• **Work instructions**
Swap every "car side mirror" for "wing mirror" in the records and reproduce them otherwise unchanged.
━━━ Information shown ━━━
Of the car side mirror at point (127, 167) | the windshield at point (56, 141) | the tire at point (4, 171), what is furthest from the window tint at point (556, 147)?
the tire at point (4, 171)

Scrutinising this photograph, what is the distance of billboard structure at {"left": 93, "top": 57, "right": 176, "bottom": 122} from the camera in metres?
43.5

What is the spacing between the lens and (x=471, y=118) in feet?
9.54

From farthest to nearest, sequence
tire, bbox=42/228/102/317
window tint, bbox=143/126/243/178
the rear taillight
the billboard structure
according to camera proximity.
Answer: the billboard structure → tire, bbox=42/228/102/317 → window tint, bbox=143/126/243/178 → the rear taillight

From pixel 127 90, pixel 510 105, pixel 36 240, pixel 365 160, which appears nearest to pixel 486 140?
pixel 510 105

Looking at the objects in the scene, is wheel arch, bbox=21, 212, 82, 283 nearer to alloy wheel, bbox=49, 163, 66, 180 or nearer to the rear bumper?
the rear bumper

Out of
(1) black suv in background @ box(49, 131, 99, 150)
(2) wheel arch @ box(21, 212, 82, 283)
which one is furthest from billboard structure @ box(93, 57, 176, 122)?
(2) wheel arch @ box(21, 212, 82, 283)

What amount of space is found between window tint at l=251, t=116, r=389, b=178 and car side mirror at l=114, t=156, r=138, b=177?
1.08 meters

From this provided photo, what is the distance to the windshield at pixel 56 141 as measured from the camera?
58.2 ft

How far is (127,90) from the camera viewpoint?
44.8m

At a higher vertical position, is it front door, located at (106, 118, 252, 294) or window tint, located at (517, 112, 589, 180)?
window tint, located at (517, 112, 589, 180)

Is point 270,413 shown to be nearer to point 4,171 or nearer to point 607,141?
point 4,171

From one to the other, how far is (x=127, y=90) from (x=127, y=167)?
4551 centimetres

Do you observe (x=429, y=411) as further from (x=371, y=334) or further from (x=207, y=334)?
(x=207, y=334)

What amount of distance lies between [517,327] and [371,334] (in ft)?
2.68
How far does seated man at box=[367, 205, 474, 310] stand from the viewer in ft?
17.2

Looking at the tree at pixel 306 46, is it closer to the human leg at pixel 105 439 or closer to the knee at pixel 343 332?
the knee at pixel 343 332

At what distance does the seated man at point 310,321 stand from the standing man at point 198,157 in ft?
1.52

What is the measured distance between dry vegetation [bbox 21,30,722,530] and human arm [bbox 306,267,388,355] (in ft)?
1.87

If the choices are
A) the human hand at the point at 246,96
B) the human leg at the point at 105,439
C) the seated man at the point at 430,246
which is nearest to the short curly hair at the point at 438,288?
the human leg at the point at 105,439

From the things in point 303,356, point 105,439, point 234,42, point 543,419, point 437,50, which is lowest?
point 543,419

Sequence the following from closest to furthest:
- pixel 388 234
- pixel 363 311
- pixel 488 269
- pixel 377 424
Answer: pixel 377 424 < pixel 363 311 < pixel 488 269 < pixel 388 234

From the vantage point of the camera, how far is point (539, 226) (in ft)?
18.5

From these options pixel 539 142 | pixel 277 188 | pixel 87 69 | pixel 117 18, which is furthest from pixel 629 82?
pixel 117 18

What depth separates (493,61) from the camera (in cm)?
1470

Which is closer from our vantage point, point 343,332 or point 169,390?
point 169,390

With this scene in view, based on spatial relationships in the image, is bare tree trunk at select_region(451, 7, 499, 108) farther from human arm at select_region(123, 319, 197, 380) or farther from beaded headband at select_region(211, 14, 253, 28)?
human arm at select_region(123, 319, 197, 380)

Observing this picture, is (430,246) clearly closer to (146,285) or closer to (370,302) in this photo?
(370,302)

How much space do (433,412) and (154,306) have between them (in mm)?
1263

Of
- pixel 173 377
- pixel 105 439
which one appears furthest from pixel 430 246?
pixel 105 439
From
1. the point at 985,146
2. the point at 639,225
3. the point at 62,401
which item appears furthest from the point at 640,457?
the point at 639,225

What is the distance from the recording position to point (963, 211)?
━━━
• **Result of the task**
Of the wing mirror at point (127, 167) | the windshield at point (56, 141) | the tire at point (4, 171), what is furthest from the window tint at point (556, 147)?
the tire at point (4, 171)

Scrutinising this photograph, what is the distance of billboard structure at {"left": 93, "top": 57, "right": 176, "bottom": 122} from the camera in metres?
43.5

What is the spacing between the lens and (x=471, y=118) in feet?
9.54

From farthest to nearest, sequence
tire, bbox=42/228/102/317
window tint, bbox=143/126/243/178
the rear taillight
the billboard structure
according to camera proximity.
Answer: the billboard structure → tire, bbox=42/228/102/317 → window tint, bbox=143/126/243/178 → the rear taillight

From pixel 127 90, pixel 510 105, pixel 36 240, pixel 365 160, which appears nearest to pixel 486 140?
pixel 510 105

Looking at the objects in the scene, is wheel arch, bbox=21, 212, 82, 283 nearer to alloy wheel, bbox=49, 163, 66, 180 or nearer to the rear bumper?
the rear bumper

Out of
(1) black suv in background @ box(49, 131, 99, 150)
(2) wheel arch @ box(21, 212, 82, 283)
which one is furthest from billboard structure @ box(93, 57, 176, 122)?
(2) wheel arch @ box(21, 212, 82, 283)

What amount of space is found between window tint at l=251, t=116, r=389, b=178 and wing mirror at l=114, t=156, r=138, b=177?
1.08 meters

From this provided photo, what is the distance to the windshield at pixel 56 141 as measured from the camera?
58.2 ft

How far is (127,90) from the camera viewpoint?
44.8m

At a higher vertical position, is it front door, located at (106, 118, 252, 294) or window tint, located at (517, 112, 589, 180)?
window tint, located at (517, 112, 589, 180)

Is point 270,413 shown to be nearer to point 4,171 or nearer to point 607,141?
point 4,171

From one to the other, how far is (x=127, y=90) from (x=127, y=167)?
4551 centimetres

Do you observe (x=429, y=411) as further from (x=371, y=334) or further from (x=207, y=334)?
(x=207, y=334)

What amount of distance lies between [517,327] and [371,334] (in ft)?
2.68
How far does seated man at box=[367, 205, 474, 310] stand from the viewer in ft?
17.2

Looking at the tree at pixel 306 46, is it closer to the human leg at pixel 105 439 or closer to the knee at pixel 343 332?
the knee at pixel 343 332

At what distance does the seated man at point 310,321 stand from the standing man at point 198,157 in ft?
1.52

What is the measured distance between dry vegetation [bbox 21,30,722,530] and human arm [bbox 306,267,388,355] (in ft)?
1.87

If the choices are
A) the human hand at the point at 246,96
B) the human leg at the point at 105,439
C) the seated man at the point at 430,246
which is nearest to the short curly hair at the point at 438,288?
the human leg at the point at 105,439

From the things in point 303,356, point 105,439, point 234,42, point 543,419, point 437,50, which is lowest?
point 543,419

Sequence the following from closest to furthest:
- pixel 388 234
- pixel 363 311
- pixel 488 269
- pixel 377 424
Answer: pixel 377 424 < pixel 363 311 < pixel 488 269 < pixel 388 234

From the vantage point of the camera, how far is point (539, 226) (in ft)?
18.5

From these options pixel 539 142 | pixel 277 188 | pixel 87 69 | pixel 117 18, which is furthest from pixel 629 82?
pixel 117 18

What depth separates (493,61) from the camera (in cm)?
1470

Which is closer from our vantage point, point 343,332 or point 169,390?
point 169,390

With this scene in view, based on spatial relationships in the image, is bare tree trunk at select_region(451, 7, 499, 108) farther from human arm at select_region(123, 319, 197, 380) or farther from beaded headband at select_region(211, 14, 253, 28)?
human arm at select_region(123, 319, 197, 380)

Observing this picture, is (430,246) clearly closer to (146,285) or closer to (370,302) in this photo?
(370,302)

How much space do (433,412) and (154,306) have between them (in mm)?
1263

Of
- pixel 173 377
- pixel 105 439
which one appears furthest from pixel 430 246?
pixel 105 439
From
1. the point at 985,146
2. the point at 639,225
3. the point at 62,401
which item appears furthest from the point at 640,457?
the point at 639,225

What is the distance from the recording position to point (963, 211)?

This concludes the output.